**TASK ITEM:** Pictures must not appear in the copy. Set down exactly the line with "Rectangular Dark Grey Italian Charms Watch" and each line after it through the end of the data below.

**PROVIDED MATERIAL:**
━━━━━━━━━━

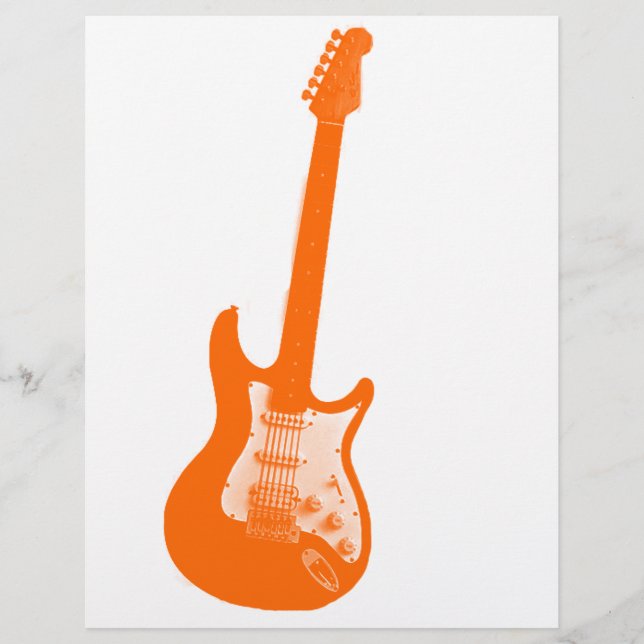 Guitare orange (Devant)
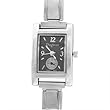 Rectangular Dark Grey Italian Charms Watch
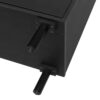 2 Door, 3 Drawer Cabinet, Suitable For Bedroom - Black - Image 18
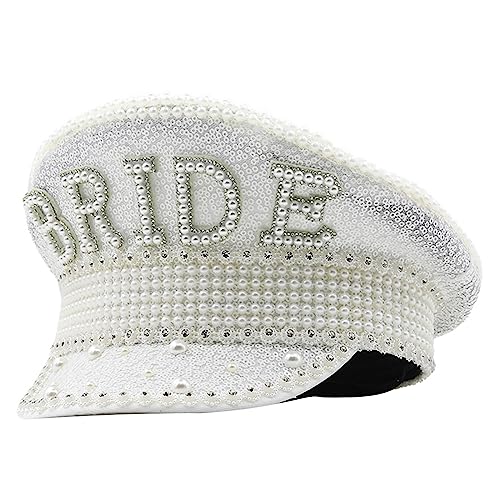 Morain Sparkling Captain Pearles Pailletten Für Junggeselle Party Disco Captain Disco Hat Für Schauspieler Schauspielerin von Morain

━━━━━━━━━━

**EXERCISE OUTPUT:**
 Rectangular Dark Grey Italian Charms Watch
 2 Door, 3 Drawer Cabinet, Suitable For Bedroom - Black - Image 18
 Morain Sparkling Captain Pearles Pailletten Für Junggeselle Party Disco Captain Disco Hat Für Schauspieler Schauspielerin von Morain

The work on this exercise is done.